Au passage, 5 chansons de la bande originale sont présentes. C’est à la fois peu et déjà pas mal, comme beaucoup d’aspects de ce flipper.
Un plateau qui risque de décevoir
Tout ce qui vient d’être évoqué a probablement masqué le fond du problème à beaucoup d’observateurs. Le playfield ne propose rien de mémorable :
- 4 lanes courtes
- 2 aimants
- une mini rampe raccordée à un scoop pour faire disparaître la bille dans le fronton
- des cibles, certaines tombantes, dont une seule retient la bille
Bien évidemment, un gameplay ne se révèle qu’avec le flipper entre les pognes, mais il n’y a a priori aucune trajectoire qui provoque la surprise.
Les 3 bumpers sont disposés en triangle comme sur 80% des machines des années 70, imposant de facto le reste de l’architecture du playfield comme une resucée de ce qui a été vu des dizaines de fois.
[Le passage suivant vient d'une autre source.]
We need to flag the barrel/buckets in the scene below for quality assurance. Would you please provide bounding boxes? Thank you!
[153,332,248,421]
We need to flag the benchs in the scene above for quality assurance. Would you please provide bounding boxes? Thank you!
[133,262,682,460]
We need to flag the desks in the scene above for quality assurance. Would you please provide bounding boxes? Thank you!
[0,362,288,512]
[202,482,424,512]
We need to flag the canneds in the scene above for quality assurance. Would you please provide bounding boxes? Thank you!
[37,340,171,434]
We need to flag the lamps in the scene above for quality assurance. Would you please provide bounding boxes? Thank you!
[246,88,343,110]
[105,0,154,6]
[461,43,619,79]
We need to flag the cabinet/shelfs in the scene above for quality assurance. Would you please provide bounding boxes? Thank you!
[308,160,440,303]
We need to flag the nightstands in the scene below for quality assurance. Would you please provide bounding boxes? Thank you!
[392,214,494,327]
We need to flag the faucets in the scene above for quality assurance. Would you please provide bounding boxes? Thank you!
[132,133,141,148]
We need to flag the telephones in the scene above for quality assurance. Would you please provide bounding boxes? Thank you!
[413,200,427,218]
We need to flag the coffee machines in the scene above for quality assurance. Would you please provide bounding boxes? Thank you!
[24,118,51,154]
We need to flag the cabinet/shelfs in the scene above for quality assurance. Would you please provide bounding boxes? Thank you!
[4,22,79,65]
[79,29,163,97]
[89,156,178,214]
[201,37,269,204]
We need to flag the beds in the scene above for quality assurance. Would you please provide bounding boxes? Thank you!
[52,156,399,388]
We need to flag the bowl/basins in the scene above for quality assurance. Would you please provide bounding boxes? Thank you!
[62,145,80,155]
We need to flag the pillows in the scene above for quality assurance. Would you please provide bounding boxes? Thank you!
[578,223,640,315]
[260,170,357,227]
Je vais énoncer ce qui sera pour beaucoup une hérésie, mais je l’assume complètement : le plateau du James Bond 60ème anniversaire est beaucoup plus original que celui de ce flipper Pulp Fiction. Keith Elwin maîtrise les lanes alambiquées, même à plat, bien mieux que Mark Ritchie ne le fera probablement jamais (vu son âge).
Certes, il y a un rapport de 1 à 3 sur les prix qui rend le flipper Pulp Fiction beaucoup plus attractif, mais ce n’est pas de ça dont il est question dans ce paragraphe.
Un flipper qui souffle le chaud et le froid
Cette preview oscille entre des points positifs et négatifs, sans qu’il soit évident de pouvoir donner un verdict définitif. La machine respire le goût du travail bien fait avec des finitions qui forcent l’admiration, mais la Direction artistique comme les partis pris de conception ne rendent pas justice à la licence. Et Tarantino lui-même porte sa part de responsabilité !
La collaboration entre CGC et Play Mechanix a été si imbriquée qu’il est difficile de savoir exactement qu’est-ce qui est dû à qui. Mais si je devais tenter ma chance, je dirais que tout ce qui est réussi porte la marque de CGC, et ce qui est plus hasardeux celle de Play Mechanix.
Il faudra juger tout ça sur pied, mais je me permets d’être pessimiste.